::: EXTRACTED MATERIAL

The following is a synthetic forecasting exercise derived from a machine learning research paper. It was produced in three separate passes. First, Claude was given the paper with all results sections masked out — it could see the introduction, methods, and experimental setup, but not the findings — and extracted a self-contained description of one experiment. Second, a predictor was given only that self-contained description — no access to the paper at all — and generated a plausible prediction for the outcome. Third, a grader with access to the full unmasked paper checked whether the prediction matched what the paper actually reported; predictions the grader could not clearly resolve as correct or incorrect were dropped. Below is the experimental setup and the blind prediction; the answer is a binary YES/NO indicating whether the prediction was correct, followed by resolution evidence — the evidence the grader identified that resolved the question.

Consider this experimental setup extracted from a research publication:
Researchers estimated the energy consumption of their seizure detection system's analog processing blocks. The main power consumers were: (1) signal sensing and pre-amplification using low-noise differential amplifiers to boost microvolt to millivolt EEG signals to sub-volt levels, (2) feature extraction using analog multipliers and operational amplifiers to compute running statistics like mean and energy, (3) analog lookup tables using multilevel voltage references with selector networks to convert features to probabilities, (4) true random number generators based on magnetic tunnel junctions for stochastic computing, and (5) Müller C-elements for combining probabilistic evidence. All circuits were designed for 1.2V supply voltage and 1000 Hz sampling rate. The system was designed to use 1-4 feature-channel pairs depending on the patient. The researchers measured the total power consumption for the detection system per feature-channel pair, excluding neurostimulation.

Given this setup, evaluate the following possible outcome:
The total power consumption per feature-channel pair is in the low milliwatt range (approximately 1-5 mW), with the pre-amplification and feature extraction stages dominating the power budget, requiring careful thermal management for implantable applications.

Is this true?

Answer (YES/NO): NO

::::::

* _WHAT TO WORK ON_: All of the material above should be printed exactly as it appears.

* _TASK RESPONSE_:
The following is a synthetic forecasting exercise derived from a machine learning research paper. It was produced in three separate passes. First, Claude was given the paper with all results sections masked out — it could see the introduction, methods, and experimental setup, but not the findings — and extracted a self-contained description of one experiment. Second, a predictor was given only that self-contained description — no access to the paper at all — and generated a plausible prediction for the outcome. Third, a grader with access to the full unmasked paper checked whether the prediction matched what the paper actually reported; predictions the grader could not clearly resolve as correct or incorrect were dropped. Below is the experimental setup and the blind prediction; the answer is a binary YES/NO indicating whether the prediction was correct, followed by resolution evidence — the evidence the grader identified that resolved the question.

Consider this experimental setup extracted from a research publication:
Researchers estimated the energy consumption of their seizure detection system's analog processing blocks. The main power consumers were: (1) signal sensing and pre-amplification using low-noise differential amplifiers to boost microvolt to millivolt EEG signals to sub-volt levels, (2) feature extraction using analog multipliers and operational amplifiers to compute running statistics like mean and energy, (3) analog lookup tables using multilevel voltage references with selector networks to convert features to probabilities, (4) true random number generators based on magnetic tunnel junctions for stochastic computing, and (5) Müller C-elements for combining probabilistic evidence. All circuits were designed for 1.2V supply voltage and 1000 Hz sampling rate. The system was designed to use 1-4 feature-channel pairs depending on the patient. The researchers measured the total power consumption for the detection system per feature-channel pair, excluding neurostimulation.

Given this setup, evaluate the following possible outcome:
The total power consumption per feature-channel pair is in the low milliwatt range (approximately 1-5 mW), with the pre-amplification and feature extraction stages dominating the power budget, requiring careful thermal management for implantable applications.

Is this true?

Answer (YES/NO): NO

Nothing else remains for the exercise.